Non possiamo dimenticare che Roma ogni venticinque anni ospita il Giubileo e spesso si sono aggiunti Giubilei straordinari. L’ultimo è stato nel 2015, indetto da Papa Francesco per il 50° anniversario del Concilio Vaticano II. Il prossimo Anno Santo si avvicina, nel 2025 sarà aperta ancora una volta la porta santa della Basilica di San Pietro. Intanto gli abitanti di Roma sono alle prese con cantieri aperti ovunque, traffico impazzito e paura di cosa avverrà con l’arrivo dei 32 milioni di pellegrini e turisti attesi. Roma si è già modellata sul turismo di massa che l’ha interessata in forma sempre più massiccia «trasformando il centro in un parco giochi a tema storico- archeologico, tanto da svuotarlo di abitanti e funzioni. I voli low cost e la diffusione di piattaforme come Airbnb hanno accelerato un processo che era già in corso da tempo», come scrive Sarah Gainsforth.

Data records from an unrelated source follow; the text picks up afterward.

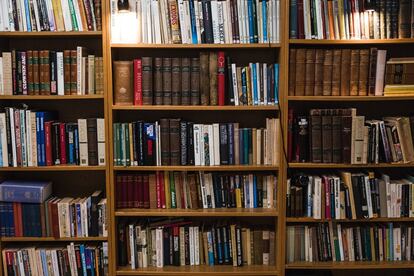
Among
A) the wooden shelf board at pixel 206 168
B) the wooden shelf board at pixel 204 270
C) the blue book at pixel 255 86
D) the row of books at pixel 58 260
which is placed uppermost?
the blue book at pixel 255 86

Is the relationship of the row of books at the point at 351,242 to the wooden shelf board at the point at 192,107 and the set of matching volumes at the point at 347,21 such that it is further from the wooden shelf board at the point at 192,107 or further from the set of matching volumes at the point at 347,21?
the set of matching volumes at the point at 347,21

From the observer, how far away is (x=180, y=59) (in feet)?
8.02

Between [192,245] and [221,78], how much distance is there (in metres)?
0.99

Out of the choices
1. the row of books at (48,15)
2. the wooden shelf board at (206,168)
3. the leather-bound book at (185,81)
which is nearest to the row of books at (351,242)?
the wooden shelf board at (206,168)

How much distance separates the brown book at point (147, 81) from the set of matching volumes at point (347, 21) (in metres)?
0.81

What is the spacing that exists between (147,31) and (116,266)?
136 centimetres

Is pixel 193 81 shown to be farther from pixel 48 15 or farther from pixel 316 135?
pixel 48 15

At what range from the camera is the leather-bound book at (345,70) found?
2.42m

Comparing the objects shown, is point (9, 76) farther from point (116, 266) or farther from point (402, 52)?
point (402, 52)

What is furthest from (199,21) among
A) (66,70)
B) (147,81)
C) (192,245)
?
(192,245)

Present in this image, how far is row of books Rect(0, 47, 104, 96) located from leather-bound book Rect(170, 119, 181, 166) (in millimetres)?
452

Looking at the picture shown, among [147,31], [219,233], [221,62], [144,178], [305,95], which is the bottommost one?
[219,233]

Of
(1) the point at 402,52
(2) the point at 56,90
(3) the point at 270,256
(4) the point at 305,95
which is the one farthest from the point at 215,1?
(3) the point at 270,256

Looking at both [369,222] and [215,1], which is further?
[369,222]
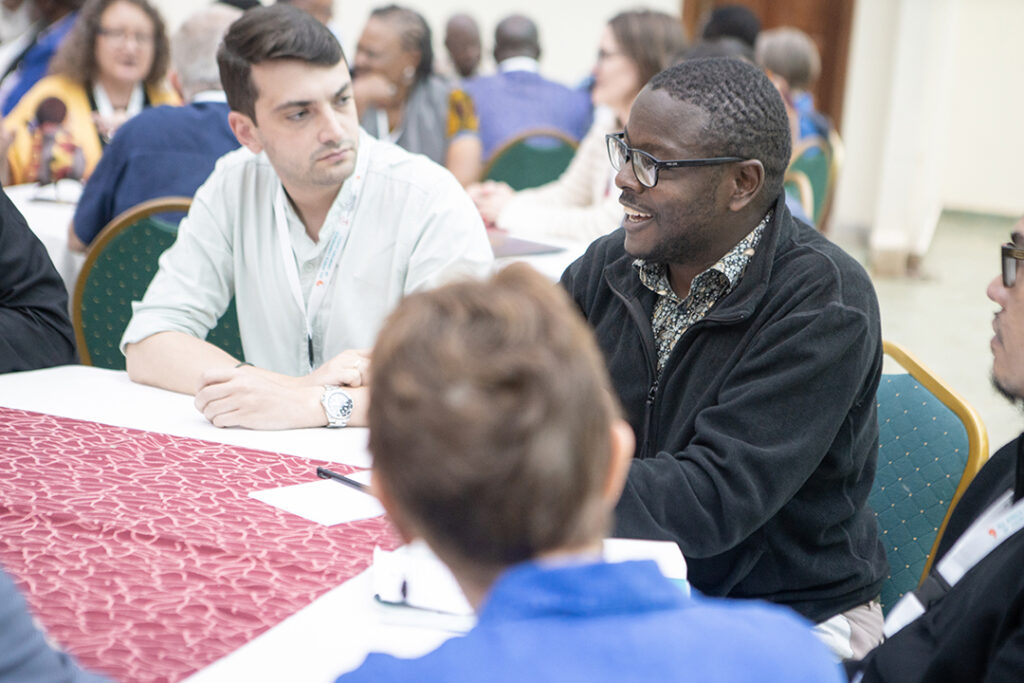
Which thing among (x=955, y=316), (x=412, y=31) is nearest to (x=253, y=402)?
(x=412, y=31)

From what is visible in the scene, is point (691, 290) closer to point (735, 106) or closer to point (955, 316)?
point (735, 106)

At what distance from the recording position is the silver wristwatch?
1.79m

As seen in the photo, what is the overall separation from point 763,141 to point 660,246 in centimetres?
23

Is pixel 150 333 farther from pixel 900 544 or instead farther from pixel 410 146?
pixel 410 146

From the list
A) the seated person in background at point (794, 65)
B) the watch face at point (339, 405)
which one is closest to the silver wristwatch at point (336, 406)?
the watch face at point (339, 405)

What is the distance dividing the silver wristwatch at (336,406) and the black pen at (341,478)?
25cm

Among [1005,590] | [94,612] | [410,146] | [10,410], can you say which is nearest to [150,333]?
[10,410]

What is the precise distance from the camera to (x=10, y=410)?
69.2 inches

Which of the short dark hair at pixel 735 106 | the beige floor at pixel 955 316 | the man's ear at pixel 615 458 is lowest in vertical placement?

A Roma si vive male, ce lo dicono le condizioni concrete della vita urbana. Pensiamo ai tempi e ai costi delle distanze, alla qualità e quantità dei servizi, alla mancanza strutturale di case per le fasce più povere della popolazione, all’assenza totale di manutenzione degli spazi pubblici. Roma è una città che accumula edifici abbandonati, ruderi urbani inutilizzati in attesa che vengano presi in considerazione per la loro valorizzazione finanziaria, attraverso operazioni immobiliari. Il panorama è costellato di questi fantasmi. Cantieri iniziati e non finiti, manufatti industriali dismessi, case vuote, spazi lasciati all’incuria.

E poi il problema della casa. Roma, ma non solo, è caratterizzata da un disagio abitativo particolarmente pesante e un sistema di politiche abitative particolarmente debole. Roma resta una città piena di case e di cittadini che una casa non possono averla. Una contraddizione che si porta  dietro da quando è diventata Capitale d’Italia.

Si parla di recupero, riuso, rigenerazione. Non si intende un grande progetto che capovolga le scelte insediative fin qui portate avanti, avendo come unico parametro il valore di mercato e gli interessi della finanza. Si pensa piuttosto a operazioni di gentrificazione che produrranno esclusione. Si ha in mente una continua turistificazione dei quartieri, che trasformerà lo spazio urbano cacciando gli abitanti, le funzioni produttive, artigianali, i servizi, il commercio di prossimità.

Non è affidandoci ai “grandi eventi” che risolveremo i mali della città, piuttosto dovremo reinventare le modalità di insediamento e costruire una città che fa del vivere comune il proprio grande evento. Intanto rallegriamoci per lo scampato pericolo!